Anywheel is a local startup and RJ believes they are well-prepared and hope the LTA would give them a chance to stay and grow in Singapore.
Meanwhile, another bike-share firm, SG Bike, said it has not submitted its applications yet but will definitely be doing so before the deadline for applications. The firm currently has 1,500 bikes operating in Singapore.
It said in an online interview that SG Bike will be adopting the requirements to implement QR Code geo-fencing for bicycles and users. Under the new system, users will have to scan a QR Code after they end each trip. "The new requirements will involve changes to our existing systems and mobile application, as well as proper education and planning towards users on the new system," the firm said.
One of the requirements of the LTA involves making sure that these bike-share firms address indiscriminate parking.

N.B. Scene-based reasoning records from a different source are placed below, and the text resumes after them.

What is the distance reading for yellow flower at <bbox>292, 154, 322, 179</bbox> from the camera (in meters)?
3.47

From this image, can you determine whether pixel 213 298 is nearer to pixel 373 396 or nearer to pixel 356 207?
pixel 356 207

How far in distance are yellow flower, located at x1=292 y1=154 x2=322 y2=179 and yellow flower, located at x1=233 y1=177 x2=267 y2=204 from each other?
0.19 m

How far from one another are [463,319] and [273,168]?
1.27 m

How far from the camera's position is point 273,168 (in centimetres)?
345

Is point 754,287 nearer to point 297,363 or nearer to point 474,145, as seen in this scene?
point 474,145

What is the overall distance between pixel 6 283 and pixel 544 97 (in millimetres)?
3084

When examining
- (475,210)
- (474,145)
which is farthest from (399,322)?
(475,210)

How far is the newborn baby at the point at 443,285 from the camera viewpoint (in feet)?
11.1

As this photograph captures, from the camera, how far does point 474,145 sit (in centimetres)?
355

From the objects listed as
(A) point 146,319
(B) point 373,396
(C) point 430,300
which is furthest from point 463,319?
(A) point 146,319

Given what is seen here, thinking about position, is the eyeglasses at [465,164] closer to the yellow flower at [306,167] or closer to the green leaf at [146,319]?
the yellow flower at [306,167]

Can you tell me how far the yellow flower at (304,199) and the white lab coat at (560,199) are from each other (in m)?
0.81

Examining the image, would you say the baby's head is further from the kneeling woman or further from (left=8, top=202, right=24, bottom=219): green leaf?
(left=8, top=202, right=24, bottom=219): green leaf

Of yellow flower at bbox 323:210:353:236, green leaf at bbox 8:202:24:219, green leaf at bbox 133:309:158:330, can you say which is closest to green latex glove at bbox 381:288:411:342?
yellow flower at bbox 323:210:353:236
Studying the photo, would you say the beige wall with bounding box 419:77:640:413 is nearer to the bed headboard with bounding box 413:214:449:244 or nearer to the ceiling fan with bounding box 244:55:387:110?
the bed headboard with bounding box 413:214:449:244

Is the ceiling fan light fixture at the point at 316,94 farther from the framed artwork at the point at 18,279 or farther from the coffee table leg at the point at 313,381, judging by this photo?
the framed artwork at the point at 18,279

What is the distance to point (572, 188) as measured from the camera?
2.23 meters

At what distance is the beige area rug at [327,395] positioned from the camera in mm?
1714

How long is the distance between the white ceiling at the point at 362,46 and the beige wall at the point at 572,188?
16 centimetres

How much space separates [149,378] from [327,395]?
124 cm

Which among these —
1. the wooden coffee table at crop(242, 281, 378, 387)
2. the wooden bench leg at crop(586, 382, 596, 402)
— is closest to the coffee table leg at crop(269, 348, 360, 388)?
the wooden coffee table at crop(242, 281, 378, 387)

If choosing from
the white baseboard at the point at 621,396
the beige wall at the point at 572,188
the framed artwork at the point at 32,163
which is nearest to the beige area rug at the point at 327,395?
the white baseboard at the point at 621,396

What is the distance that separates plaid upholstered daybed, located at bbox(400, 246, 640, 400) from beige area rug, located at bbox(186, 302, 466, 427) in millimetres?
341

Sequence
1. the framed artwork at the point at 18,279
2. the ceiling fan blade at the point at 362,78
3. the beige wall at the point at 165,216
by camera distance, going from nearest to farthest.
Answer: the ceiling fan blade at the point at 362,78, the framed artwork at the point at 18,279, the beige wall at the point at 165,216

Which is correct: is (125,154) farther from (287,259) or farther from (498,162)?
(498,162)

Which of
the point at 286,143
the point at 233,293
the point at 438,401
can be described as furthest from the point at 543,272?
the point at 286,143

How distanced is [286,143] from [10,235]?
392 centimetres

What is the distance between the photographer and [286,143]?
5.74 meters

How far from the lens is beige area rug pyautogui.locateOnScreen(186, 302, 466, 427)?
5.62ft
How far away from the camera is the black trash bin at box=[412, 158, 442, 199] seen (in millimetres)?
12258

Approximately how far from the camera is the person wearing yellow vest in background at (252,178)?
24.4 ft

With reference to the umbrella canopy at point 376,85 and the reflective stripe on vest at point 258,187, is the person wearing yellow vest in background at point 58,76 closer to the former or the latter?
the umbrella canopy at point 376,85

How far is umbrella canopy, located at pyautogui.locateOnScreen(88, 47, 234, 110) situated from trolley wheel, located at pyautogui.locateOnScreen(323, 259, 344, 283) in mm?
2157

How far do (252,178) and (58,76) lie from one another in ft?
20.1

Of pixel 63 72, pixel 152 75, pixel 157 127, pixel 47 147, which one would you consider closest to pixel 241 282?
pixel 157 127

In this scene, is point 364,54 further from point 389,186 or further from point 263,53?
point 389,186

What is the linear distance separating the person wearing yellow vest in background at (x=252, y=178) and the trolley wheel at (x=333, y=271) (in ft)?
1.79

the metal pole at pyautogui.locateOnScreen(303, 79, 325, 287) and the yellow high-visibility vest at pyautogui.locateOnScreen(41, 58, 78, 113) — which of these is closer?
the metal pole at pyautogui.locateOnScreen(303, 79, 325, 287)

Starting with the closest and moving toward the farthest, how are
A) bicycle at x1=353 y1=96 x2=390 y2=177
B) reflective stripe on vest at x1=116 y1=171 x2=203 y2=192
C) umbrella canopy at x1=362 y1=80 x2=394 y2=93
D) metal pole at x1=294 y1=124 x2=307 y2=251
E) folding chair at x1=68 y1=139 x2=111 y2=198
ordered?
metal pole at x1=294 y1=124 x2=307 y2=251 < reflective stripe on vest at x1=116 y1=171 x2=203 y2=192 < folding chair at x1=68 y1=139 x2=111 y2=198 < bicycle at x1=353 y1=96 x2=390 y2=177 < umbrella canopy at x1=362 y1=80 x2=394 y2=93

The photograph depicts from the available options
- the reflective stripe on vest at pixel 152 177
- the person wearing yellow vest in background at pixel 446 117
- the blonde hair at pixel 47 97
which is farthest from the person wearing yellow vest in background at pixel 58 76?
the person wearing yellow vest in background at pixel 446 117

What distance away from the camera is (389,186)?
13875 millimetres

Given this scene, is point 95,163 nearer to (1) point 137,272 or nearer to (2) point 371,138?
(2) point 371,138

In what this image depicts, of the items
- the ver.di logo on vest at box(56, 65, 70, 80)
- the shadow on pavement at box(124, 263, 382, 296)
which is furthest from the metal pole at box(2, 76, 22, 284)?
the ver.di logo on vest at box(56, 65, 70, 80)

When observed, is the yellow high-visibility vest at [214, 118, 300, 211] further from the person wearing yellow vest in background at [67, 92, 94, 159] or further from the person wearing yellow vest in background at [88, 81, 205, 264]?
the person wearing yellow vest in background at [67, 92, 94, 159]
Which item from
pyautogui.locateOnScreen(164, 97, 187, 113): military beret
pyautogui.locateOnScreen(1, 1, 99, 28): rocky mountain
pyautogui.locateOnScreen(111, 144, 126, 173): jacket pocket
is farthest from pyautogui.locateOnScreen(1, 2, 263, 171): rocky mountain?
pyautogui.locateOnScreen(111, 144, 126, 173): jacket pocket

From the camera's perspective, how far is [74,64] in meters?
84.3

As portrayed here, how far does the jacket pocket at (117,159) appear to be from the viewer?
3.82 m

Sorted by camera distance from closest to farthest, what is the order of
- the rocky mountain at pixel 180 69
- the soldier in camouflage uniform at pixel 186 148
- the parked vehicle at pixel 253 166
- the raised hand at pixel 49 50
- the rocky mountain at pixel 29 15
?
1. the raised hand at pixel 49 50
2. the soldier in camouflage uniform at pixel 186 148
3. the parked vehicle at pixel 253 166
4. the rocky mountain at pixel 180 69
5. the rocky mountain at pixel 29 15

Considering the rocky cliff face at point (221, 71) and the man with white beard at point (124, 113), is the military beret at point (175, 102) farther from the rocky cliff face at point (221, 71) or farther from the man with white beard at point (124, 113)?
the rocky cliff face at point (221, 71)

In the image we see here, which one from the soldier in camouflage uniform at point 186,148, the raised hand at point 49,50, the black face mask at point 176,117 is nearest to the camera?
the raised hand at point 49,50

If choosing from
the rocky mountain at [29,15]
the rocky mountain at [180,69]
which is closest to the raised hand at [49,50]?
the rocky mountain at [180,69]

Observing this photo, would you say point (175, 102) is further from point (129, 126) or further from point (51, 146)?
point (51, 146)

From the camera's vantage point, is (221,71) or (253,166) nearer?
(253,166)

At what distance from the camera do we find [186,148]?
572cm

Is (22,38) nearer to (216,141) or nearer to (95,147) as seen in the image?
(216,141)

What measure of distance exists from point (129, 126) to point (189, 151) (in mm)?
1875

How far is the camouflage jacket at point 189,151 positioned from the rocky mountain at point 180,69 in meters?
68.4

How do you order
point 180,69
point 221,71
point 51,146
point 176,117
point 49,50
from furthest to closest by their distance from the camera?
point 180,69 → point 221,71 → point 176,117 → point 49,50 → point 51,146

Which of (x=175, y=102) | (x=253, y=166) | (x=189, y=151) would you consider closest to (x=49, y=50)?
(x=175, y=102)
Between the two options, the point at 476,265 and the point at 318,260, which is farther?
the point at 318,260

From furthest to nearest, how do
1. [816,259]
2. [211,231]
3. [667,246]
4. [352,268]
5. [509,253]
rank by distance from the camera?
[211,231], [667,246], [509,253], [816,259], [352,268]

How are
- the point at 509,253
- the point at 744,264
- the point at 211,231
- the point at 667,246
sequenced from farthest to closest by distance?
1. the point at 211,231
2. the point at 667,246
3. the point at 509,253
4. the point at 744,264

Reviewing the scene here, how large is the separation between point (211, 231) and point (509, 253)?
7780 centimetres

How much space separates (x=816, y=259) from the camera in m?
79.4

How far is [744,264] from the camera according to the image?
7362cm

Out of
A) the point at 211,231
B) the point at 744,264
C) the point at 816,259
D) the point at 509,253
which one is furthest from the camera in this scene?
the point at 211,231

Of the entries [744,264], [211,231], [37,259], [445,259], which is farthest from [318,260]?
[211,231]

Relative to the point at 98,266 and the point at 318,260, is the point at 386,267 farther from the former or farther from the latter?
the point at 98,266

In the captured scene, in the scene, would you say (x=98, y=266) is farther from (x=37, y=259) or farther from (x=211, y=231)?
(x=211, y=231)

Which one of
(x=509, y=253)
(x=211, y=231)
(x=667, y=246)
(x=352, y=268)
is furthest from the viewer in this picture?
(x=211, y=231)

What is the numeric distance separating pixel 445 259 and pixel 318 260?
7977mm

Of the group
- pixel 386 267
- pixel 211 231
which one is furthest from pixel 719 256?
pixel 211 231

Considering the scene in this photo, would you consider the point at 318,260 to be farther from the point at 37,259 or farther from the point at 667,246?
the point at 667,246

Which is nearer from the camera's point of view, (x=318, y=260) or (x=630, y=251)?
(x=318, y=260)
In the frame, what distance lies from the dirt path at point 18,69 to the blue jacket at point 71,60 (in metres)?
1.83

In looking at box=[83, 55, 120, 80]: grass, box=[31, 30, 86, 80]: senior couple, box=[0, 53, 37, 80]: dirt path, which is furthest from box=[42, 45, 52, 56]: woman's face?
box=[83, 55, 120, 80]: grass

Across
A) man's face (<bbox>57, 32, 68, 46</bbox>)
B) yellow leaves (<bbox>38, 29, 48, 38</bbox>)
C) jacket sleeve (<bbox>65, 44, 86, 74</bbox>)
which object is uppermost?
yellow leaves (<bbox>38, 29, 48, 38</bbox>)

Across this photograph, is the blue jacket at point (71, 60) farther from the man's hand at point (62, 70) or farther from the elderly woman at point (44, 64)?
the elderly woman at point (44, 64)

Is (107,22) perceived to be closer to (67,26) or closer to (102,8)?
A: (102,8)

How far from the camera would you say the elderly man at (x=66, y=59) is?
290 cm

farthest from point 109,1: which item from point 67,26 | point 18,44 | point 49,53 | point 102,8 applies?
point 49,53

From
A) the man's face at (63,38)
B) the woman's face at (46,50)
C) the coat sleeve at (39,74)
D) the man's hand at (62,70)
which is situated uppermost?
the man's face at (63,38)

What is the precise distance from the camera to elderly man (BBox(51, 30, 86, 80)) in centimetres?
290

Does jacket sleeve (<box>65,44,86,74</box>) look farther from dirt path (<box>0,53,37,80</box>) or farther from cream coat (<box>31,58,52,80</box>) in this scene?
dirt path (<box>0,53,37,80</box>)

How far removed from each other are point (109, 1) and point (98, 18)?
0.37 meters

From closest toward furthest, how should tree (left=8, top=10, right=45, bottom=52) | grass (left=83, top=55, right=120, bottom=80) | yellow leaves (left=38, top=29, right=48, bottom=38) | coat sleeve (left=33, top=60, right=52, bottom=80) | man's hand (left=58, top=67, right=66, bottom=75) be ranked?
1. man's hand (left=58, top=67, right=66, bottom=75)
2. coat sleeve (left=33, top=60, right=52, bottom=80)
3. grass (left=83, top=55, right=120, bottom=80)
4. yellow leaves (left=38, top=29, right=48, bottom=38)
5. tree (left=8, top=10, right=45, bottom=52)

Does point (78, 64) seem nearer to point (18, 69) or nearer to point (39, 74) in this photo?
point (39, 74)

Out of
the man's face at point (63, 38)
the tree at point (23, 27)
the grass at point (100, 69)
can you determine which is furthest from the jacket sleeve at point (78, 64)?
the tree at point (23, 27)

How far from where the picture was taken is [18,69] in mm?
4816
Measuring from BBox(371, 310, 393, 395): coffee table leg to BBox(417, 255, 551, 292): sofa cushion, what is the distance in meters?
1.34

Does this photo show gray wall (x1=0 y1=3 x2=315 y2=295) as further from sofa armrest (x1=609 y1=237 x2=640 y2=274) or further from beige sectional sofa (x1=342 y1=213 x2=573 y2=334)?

Anywheel plans to address this and said they will be incurring additional cost to enhance their online management system to increase its security as well as the technical ability for effective and efficient reporting to LTA. "Additional cost will also be incurred for the increase in patrol activities to minimize indiscriminate parking of bikes," Seet said.
SG Bike, on the other hand, will be looking to work and collaborate with relevant parties to alleviate the problem of indiscriminate parking and continue to work on education of proper bike sharing behaviours to further enhance the effectiveness of this licensing regime.
"Since the launch of our operations in August 2017, SG Bike has taken a proactive approach to help deter indiscriminate parking," it said. "We introduced our in-house geostation technology to help deter against indiscriminate parking, requiring users to only park the bicycles at the designated areas. Moving forward with the licensing regime, SG Bike will continue to engage the public through multiple educational components, reaching out to our users through both online and offline platforms."
SG Bike added that they are only in selected areas with sufficient and developed bicycle facilities and infrastructures with our technologies. "We carefully look into the demand and supply of bicycles in each area before deploying more bicycles to reduce the issue of indiscriminate parking. We currently think that this figure is a comfortable number to manage and will continue expanding our services at a responsible growth rate," it added.